Security of Payment

Recourse to security: payment claims aren’t just ‘for construction work’

EnerMech Pty Ltd v Acciona Infrastructure Projects Australia Pty Ltd 2024 NSWCA 162

Andrew Hales | Maciej Getta  |  Cedric Barakat

Key takeouts

  • Progress claims under the Building and Construction Industry Security of Payment Act 1999 (NSW) do not need to be ‘for construction work’.  
  • A claim must be for an amount due under a construction contract and could include a claim for recovery of security provided under the contract to which recourse has been had.  
  • This decision also emphasises that the adjudicator’s decision on the validity of a payment claim, even if legally erroneous, cannot be considered by the court.  The practical implications are far reaching.

Facts

The adjudication

In June 2020, EnerMech Pty Ltd (EnerMech) entered into a subcontract with Acciona Infrastructure Projects Australia Pty Ltd, Samsung C&T Corporation and Bouygues Construction Australia Pty Ltd (ASBJV) to provide electrical works for part of the WestConnex project in Sydney.

In May 2023, ASBJV made a demand against the security (approximately $9 million) that EnerMech had procured by way of unconditional undertakings provided by HSBC.

On 8 June 2023, EnerMech issued a payment claim for over $10 million (PC 29), being for the amount previously certified as payable, a minor variation and what was in effect a credit for the security which EnerMech said ASBJV had wrongfully obtained.  ASBJV certified the amount payable in respect of PC 29 as $nil, save for the minor variation amount, because ASBJV said the amount claimed for the security was not ‘for construction work’ and therefore the payment claim was invalid.

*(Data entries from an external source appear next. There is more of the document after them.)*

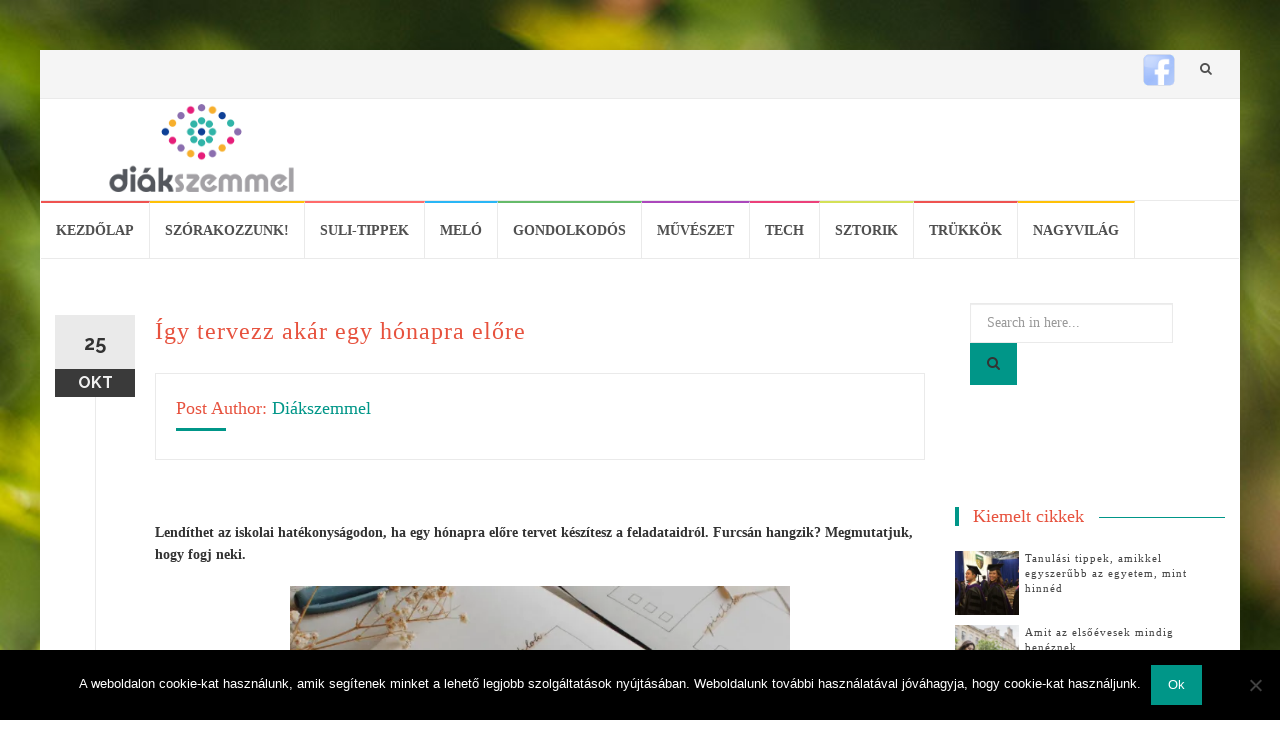

--- FILE ---
content_type: application/x-javascript
request_url: https://diakszemmel.hu/wp-tartalom/cache/minify/0c0ff.js
body_size: 251
content:
jQuery(document).ready(function(){jQuery("div[class^='islemag-section']").addClass("wow animated").attr("data-wow-delay","0.5s");jQuery(".islemag-section1").addClass("fadeInUp");jQuery(".islemag-section2").addClass("fadeInLeft");jQuery(".islemag-section3").addClass("flipInX");jQuery(".islemag-section4").addClass("fadeInUp");jQuery(".islemag-section5").addClass("fadeInRight");wow=new WOW({boxClass:'wow',animateClass:'animated',offset:0,mobile:true,live:false})
wow.init();});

On 7 July 2023, EnerMech applied for adjudication under the Building and Construction Industry Security of Payment Act 1999 (NSW) (Act).  The adjudicator ruled in EnerMech’s favour.

Primary decision

ASBJV challenged the adjudicator’s determination, claiming the payment claim was invalid as it sought to recover an amount obtained through a contractual entitlement to have recourse to security rather than for construction work.

On 14 December 2023, Stevenson J ruled in favour of ASBJV.  EnerMech appealed this decision on two grounds, being that Stevenson J erred in holding that:

  1.  a payment claim may be made only ‘for construction work’; and
  2.  the court has jurisdiction to determine that question.

Decision  

The Court of Appeal allowed the appeal and set aside Stevenson J’s decision.

The court found that a payment claim is valid even if it is not a claim ‘for construction work’, including for example, a claim for the recovery of amounts drawn on securities said to have been wrongfully called upon.  The key point was that the claim was for an amount of money said to be payable under a construction contract.

Does a payment claim need to be ‘for construction work’?

The judgment clarified that the focus should be on payments due under the construction contract.  This interpretation aligns with section 13(1) of the Act, which states that a person claiming a progress payment must serve a claim on someone who ‘under the construction contract concerned, is or may be liable to make the payment’.  

The court emphasised that the phrases ‘under the construction contract’ and ‘for construction work’ are labels and should not determine the nature of the claim.  Fundamentally, the purpose of the Act centres on the construction contract, overlaid by a statutory entitlement to progress payments.  This reinforces previous findings in Southern Han and other cases.

Given the objectives, structure, and clear language of the Act, there is limited scope to imply unstated conditions as being necessary to make either a payment claim or payment schedule valid.  Using different ways to describe a claim creates uncertainty when trying to identify an implied condition of validity.  Even if there was more flexibility to imply limitations on the Act, it would still be problematic.  The court provided a simple summation:

‘the claimant states “I am owed $x for construction work undertaken under the construction contract”; the respondent replies, “I have paid $x in full and no further amount is owing”. In such a circumstance, the correctness of the claim and the response would be matters for determination by an adjudicator.’

Jurisdiction – when can a court review an adjudicator’s decision?

The court found that an adjudicator’s decision as to the validity of a payment claim is not something that the court has jurisdiction to consider.

Questions about the construction contract and the Act as a whole, as they apply to the payment claim and payment schedule, are for the adjudicator to decide.  This aligns with the Act’s purpose and operation, specifically sections 25(1) and 25(4), which confirm that the adjudicator’s interpretation of the contract, even if legally incorrect, cannot be contested.